Bear Stearns said pretty much the same thing - "We specialize in small orders" - and of all the complex financial instruments we traffic in, we consider these items, credit default swaps perhaps, the most dangerous of all. And still, look what happened.

It's because we have barely a millennium or two's practice at walking upright that such dire warnings are in reality hoary sales pitches. "Why would I want the safe magnets? Give me the most dangerous ones you got. And overnight them. I'm important and in a hurry."

"Two supermagnets can very easily get out of control, crush fingers and instantly break ribs or even your arm if opposing poles fly at each other"
- United Nuclear Corp., "We Specialize in Small Orders"

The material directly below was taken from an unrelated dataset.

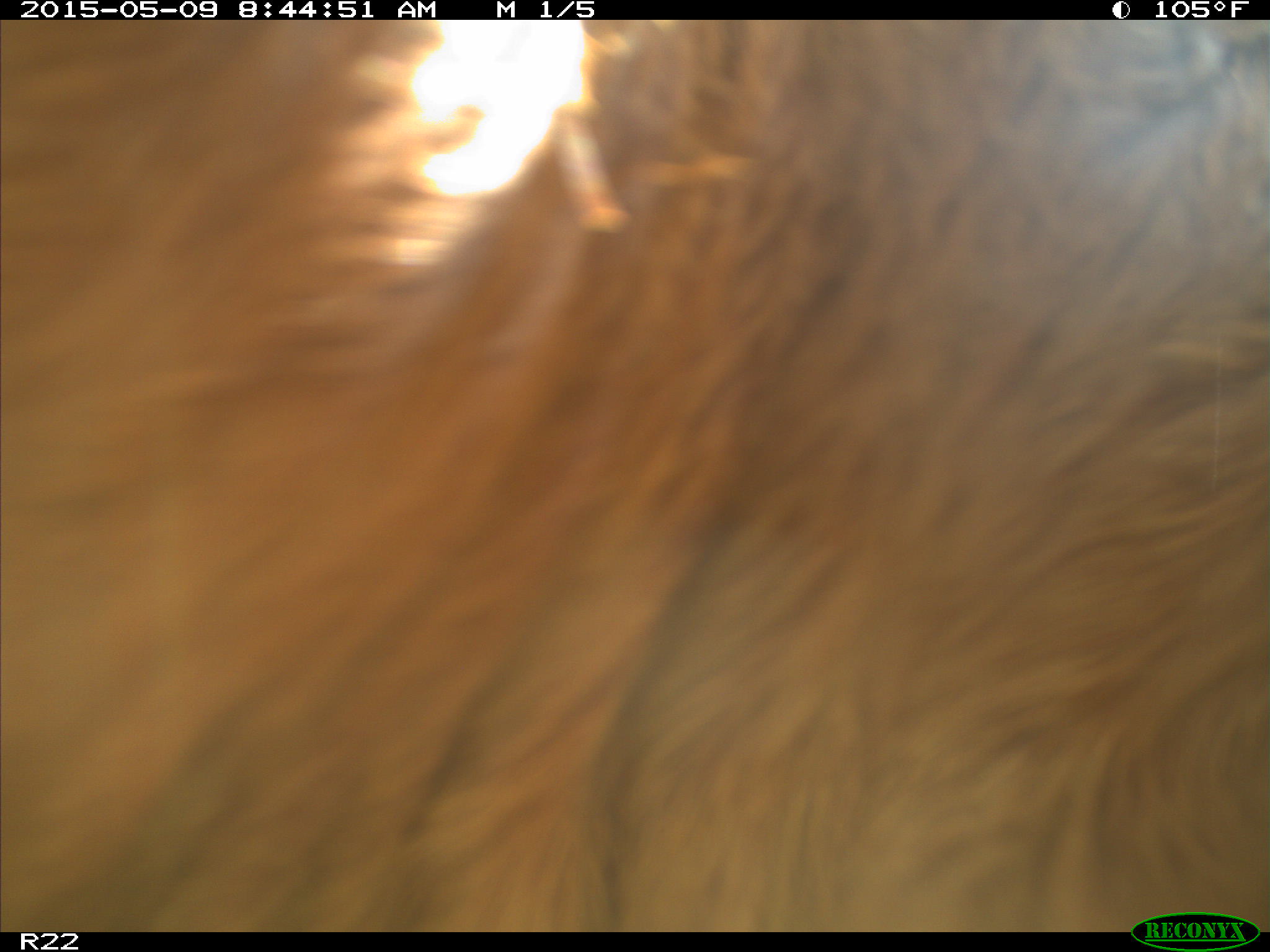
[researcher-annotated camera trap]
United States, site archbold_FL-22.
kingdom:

Which is what makes them so alluring. Any magnet that can't crush fingers or break an arm is no magnet worth having. We understand this intuitively. Even though "we" have no real use for magnets beyond the very possibility of dancing around a situation that just might, on a strange night, result in a hideously crushed and disfigured arm.

"A small child recently lost his hand when his father left two # 31 supermagnets unattended. The child picked one up and when he approached the other magnet on a nearby table,
it became airborne and obliterated his small hand."

- United Nuclear Corp., "We Specialize in Small Orders"

See, that's salesmanship, friends. Small orders, indeed.

2. The Financialization of Consciousness

I'm not really sure where I was going with all that except by way of an introduction to these assembled remarks by writer Joe Bageant, author of Deer Hunting With Jesus.

"This financialization of our consciousness under American style capitalism has become all we know. That's why we fear its loss. Hence the bailouts of the thousands of "zombie banks," dead but still walking, thanks to the people's taxpayer offerings to the money god so that banks will not die. We believe that we dare not let corporations die.

"Corporations feed us. They entertain us. Corporations occupy one full half of our waking hours of our lives, through employment, either directly or indirectly. They heal us when we are sick. So it's easy to see why the corporations feel like a friendly benevolent entity in the larger American consciousness. Corporations are, of course, deathless and faceless machines, and have no soul or human emotions. That we look to them for so much makes us a corporate cult, and makes corporations a fetish of our culture. Yet to us, they are like the weather just there."

The piece is long, but well worth the time spent reading it. The section above explains why we continue to bailout zombie banks. Because we fear, irrationally, their demise. At one point has anyone been able to successfully articulate what, if anything, would happen if we allowed banks to die? Think about that.